What disturbs me about that promise is the arrogance in thinking that the answers for something as complex as individual student needs can be programmed into a computer as if learning occurs in some kind of controlled environment. We are just now capable of creating a computer model of driving that is light years behind what a student in driver's ed can accomplish in the real world, and we think that we have the capacity to model individual student learning, something infinitely more complex? DARPA had around a hundred entries for their competition and all fell far short of replicating behavior that most of us do almost as a reflex. We have millions of students, none of whom are entirely alike, each with needs that are uniquely theirs. If we can't yet replicate a single, linear, well-defined task in a controlled environment with that amount of brainpower, why would we think we can model teaching and learning?

Systems, policies, and practices that support teachers in providing for those unique needs stand a better chance of offering an improvement or two for every student than systems that standardize an offering against an algorithm, no matter how complex the algorithm. It is shameful that we seem willing to relegate teachers to automatons within such systems, when the teacher is the only system that stands a chance of actually working.

Tuesday, August 9, 2011

What if the real standard isn't even in the test?

Here's an amazing thought given all the efforts behind school reform: what if the actual standard that we have in our minds for what students should accomplish in school isn't even on the test?

Here's the simple reality: it doesn't have to be.

Standardized tests work when they can show the distribution of students within a domain. We currently define the domain via a set of standards, but the only rule a test designer has to follow in terms of the the standards in order to build a standardized test is that the items come from those standards. However, the most important criteria for a standardized test has little to do with the standards. Rather, the most important criteria is that the item contribute to understanding the distribution of students.

Items that contribute to that understanding are items that roughly half (say 40-60%, generally) of the students taking a test will answer incorrectly. A single item can then divide the students into two piles, a second into three, and so on.

But consider what that means for those things that might matter most to us. I certainly want my kids to achieve a high standard, but in order for items to be included only about half the kids can answer an item representing a high standard correctly. But what if it isn't taught so no one gets it right?
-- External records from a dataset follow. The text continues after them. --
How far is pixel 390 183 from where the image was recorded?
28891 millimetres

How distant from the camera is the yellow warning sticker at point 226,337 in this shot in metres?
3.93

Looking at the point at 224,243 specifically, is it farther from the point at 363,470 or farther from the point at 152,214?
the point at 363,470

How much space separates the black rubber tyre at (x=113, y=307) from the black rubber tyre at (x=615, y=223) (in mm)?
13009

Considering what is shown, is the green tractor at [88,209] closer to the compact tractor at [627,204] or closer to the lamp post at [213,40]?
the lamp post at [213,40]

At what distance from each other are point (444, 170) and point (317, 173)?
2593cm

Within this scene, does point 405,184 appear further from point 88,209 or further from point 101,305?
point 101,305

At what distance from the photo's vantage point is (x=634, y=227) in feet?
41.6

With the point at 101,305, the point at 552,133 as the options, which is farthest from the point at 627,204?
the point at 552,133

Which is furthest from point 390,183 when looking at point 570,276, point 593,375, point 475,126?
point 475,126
If that is the case then the item won't contribute to our understanding of differences among students since it showed them all to be the same--they all missed it. In standardized test mode that item would be tossed as being useless for the purpose behind the test.
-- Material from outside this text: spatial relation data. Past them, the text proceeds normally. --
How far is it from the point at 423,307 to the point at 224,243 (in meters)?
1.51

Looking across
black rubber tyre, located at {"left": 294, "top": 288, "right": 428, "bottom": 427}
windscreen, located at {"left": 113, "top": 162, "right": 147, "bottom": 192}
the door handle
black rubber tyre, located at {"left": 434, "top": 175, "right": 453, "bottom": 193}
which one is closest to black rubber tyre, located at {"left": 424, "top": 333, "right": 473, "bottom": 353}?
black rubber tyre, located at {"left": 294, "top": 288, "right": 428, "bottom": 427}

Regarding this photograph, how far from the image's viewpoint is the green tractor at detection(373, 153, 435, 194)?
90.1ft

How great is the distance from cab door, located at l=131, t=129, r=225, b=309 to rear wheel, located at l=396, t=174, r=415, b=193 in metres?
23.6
But lets say that just such an item managed to make it through somehow. To see the impact of such an item, imagine that all the items were lined up from the easiest item on the test to the most difficult. If a student took the items in that order, we could imagine them starting out strong and than at some point beginning to struggle, and eventually reaching a point where they answer the rest of the items incorrectly. Among those answered incorrectly would most likely be the item representing the standard we actually care about.
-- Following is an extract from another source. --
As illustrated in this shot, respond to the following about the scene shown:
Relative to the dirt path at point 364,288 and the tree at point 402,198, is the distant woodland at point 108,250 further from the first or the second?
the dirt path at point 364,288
What makes such an item particularly useless in state testing programs is the fact that schools are judged by how many of their students answer a certain number of items correctly. So long as they do, the school is declared as having done their job, and to the degree they do not they are judged as missing the boat. Remembering that students will typically answer items correctly only up to a point, and then answer the remainder incorrectly, a school can in fact be declared 100% successful when 100% of their students miss the real standard as represented in that item but answer just enough items to get over the established hump.

Can you think of a stranger world? One in which the very goal of reform which was high standards for all may now be deploying an accountability measure that either doesn't contain the actual goal, or if it does, positions it in such a way that it doesn't actually matter?